In a kind of "Hey, kids we can do the show right here" moment, one friend created a logo, another designed a T-shirt. They connected with other mothers by word of e-mail and then organized with the help of gun-control groups who don't always see eye to eye. Months later, they enlisted Rosie O'Donnell, as mentor and emcee, adviser and starshine.

"It was my idea for about a minute, then it went to the universe," Dees-Thomases says, sipping coffee in this rabbit warren of offices. The Million Mom March will not add up to a million and won't be all moms; it will look more like a rally than a march. But it clearly hit a chord and may turn out to be the largest grass-roots mobilization yet for gun control.

The goal, she says, is to make others feel what mothers feel when they've lost a child, "when they go through the supermarket putting her favorite food in the basket." It is to push for legislation as well as emotion, for the licensing and registration of handguns, a modest proposal that sets the NRA teeth and PR machine on edge.

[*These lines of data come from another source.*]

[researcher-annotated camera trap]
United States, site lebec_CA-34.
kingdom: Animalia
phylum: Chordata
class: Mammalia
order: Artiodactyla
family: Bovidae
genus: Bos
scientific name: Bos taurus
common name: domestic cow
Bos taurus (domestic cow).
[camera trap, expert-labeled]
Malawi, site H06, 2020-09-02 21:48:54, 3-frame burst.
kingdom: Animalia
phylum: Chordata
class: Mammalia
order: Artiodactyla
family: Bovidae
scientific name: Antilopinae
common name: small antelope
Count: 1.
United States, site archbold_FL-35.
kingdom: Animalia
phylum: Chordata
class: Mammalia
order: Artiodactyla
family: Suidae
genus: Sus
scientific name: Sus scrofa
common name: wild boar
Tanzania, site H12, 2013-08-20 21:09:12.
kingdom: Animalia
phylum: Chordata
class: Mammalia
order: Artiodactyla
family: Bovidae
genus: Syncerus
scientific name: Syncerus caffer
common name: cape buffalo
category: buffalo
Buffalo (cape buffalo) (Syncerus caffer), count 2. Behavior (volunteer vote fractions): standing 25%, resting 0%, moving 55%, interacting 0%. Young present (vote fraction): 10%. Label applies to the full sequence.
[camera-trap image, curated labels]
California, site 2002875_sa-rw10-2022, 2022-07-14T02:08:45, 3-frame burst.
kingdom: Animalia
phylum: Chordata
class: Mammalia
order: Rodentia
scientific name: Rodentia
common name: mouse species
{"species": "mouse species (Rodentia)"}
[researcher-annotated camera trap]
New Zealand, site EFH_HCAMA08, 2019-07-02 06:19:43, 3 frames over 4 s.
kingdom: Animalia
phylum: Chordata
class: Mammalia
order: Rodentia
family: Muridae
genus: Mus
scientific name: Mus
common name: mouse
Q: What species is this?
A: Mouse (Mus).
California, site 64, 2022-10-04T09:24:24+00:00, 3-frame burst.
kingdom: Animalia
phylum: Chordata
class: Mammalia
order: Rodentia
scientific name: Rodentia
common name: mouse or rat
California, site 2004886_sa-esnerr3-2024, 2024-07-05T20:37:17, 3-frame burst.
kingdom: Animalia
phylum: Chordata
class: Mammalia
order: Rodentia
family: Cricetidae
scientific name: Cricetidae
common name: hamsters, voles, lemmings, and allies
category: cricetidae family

Those of us who have been there, done that, been to marches, done marches, may wonder about the half-life of even this most appealing gathering. Dees-Thomases points to a suburban shocking-pink color scheme in the poster and says, "Maybe it's too pink." But I wonder about it being "too mom." What is the half-life of mothers' events?

The march is "gender friendly," says its founder, who has welcomed men and other non-moms. But at the same time she claims some special protective maternal instinct behind the movement for gun control to save children's lives.

Yet when women are set on a higher moral pedestal it's easier to admire them ... and ignore them. Indeed the moms, the wives, the grandmothers of victims from Sarah Brady to Carolyn McCarthy have often garnered more respect than victories. A year after Columbine, dozens of gun control measures have been introduced to Congress and none has passed. The trick is always to get power with the praise. To win votes as well as sympathy.

In the last weeks of this march's gestation period, the volunteers are understandably focused on the big date: what to do with donated hot dogs and how to keep the strollers in front. But the hardest work is always after the delivery. What happens the day after Mother's Day?

Dees-Thomases says earnestly, "If we do not deliver the message, shame on us." But then she remembers the recent remark of her own 4-year-old, "Mommy, suppose there are still guns after the march?"

It's a question about expectations and disappointments that she rolls over in her own mind. But then the woman who has learned what you can create in nine months says firmly: "I was apathetic. I was cynical. If I can be motivated, anyone can."

Ellen Goodman is a nationally syndicated columnist for the Boston Globe.